D’abord, Vincent s’avançait, en surplis, portant la croix, une grande croix de cuivre à moitié désargentée, qu’il levait à deux mains, très-haut. Puis, marchait l’abbé Mouret, pâle dans sa chasuble noire, la tête droite, chantant sans un tremblement des lèvres, les yeux fixés au loin, devant lui. Le cierge allumé qu’il tenait tachait à peine le plein jour d’une goutte chaude. Et, à deux pas, le touchant presque, venait le cercueil d’Albine, que quatre paysans portaient sur une sorte de brancard peint en noir. Le cercueil mal recouvert par un drap trop court, montrait, aux pieds, le sapin neuf de ses planches, dans lequel les têtes des clous mettaient des étincelles d’acier. Au milieu du drap, des fleurs étaient semées, des poignées de roses blanches, de jacinthes et de tubéreuses, prises au lit même de la morte.

— Faites donc attention ! cria Frère Archangias aux paysans, lorsque ceux-ci penchèrent un peu le brancard, pour qu’il pût passer, sans s’accrocher à la grille. Vous allez tout flanquer par terre !

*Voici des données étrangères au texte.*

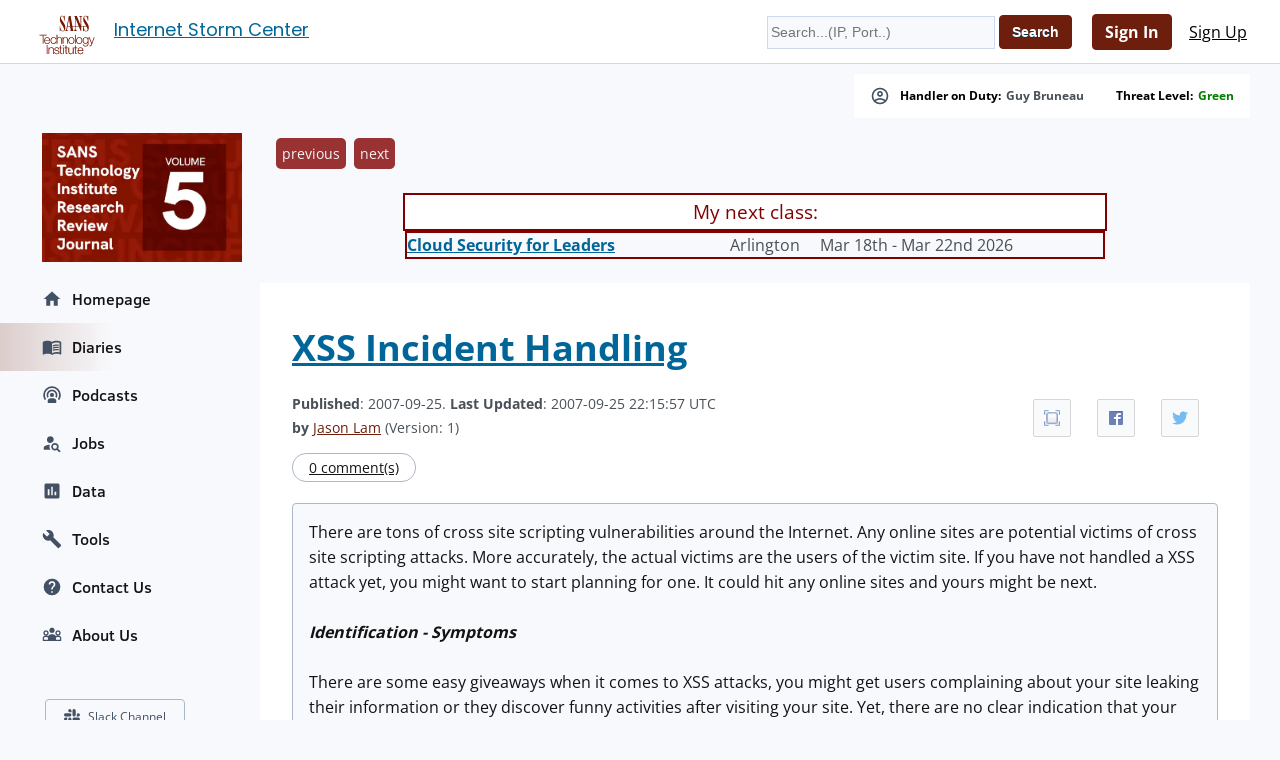

--- FILE ---
content_type: application/javascript; charset=utf-8
request_url: https://isc.sans.edu/js/main.js
body_size: 493
content:
'use strict';


var getIpInfo = function (ip) {

    return Promise.all([
        $.ajax({
            url: '/api/ip/' + ip + '?json',
            type: 'GET',
            dataType: 'json'
        }),
        $.ajax({
            url: '/api/ipwhois/' + ip + '?json',
            type: 'GET',
            dataType: 'json'
        })
    ]);
};

var modal;
var openModal = function (content, closeButton, onCloseCallback) {
    modal = $('<div id="myModal" class="modal"><div class="modal-content"></div></div>');
    if (closeButton) {
        var cb = $('<div class="close close-modal" aria-label="Close"><span aria-hidden="true">&times;</span></div>');
        $(cb).on('click', function () {
            onCloseCallback && onCloseCallback();
            closeModal();
        });
        modal.find('.modal-content').append(cb);
    }
    modal.find('.modal-content').append(content);
    $('body').append(modal);
    modal.show();
};

var closeModal = function () {
    modal.remove();
};


var startSpinner = function (el) {
    var spinner = document.createElement('div');
    spinner.className = 'spinner-wrapper';
    spinner.innerHTML = '<div class="spinner"></div>';
    spinner.firstChild.innerHTML = '<div class="bounce1"></div><div class="bounce2"></div><div class="bounce3"></div>';
    el.prepend(spinner);
};

var stopSpinner = function (el) {
    el.find('.spinner-wrapper').remove();
};


var bindIpModal = function (link) {
    var ip = link.html();
    var content = $('<div></div>');

    content.append('<h2>IP: ' + ip + '</h2>');
    content.append('<div class="inner-content"></div>');

    var ic = content.find('.inner-content');

    link.on('click', function (event) {
        event.preventDefault();

        startSpinner(ic);

        getIpInfo(ip).then(function (resp) {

Et il retint le cercueil de sa grosse main. Il portait l’aspersoir, faute d’un second clerc ; et il remplaçait également le chantre, le garde-champêtre, qui n’avait pu venir.

— Entrez aussi, vous autres, dit-il en se tournant.

C’était un autre convoi, le petit de la Rosalie, mort la veille, dans une crise de convulsions. Il y avait là, la mère, le père, la vieille Brichet, Catherine, et deux grandes filles, la Rousse et Lisa. Ces dernières tenaient le cercueil du petit, chacune par un bout.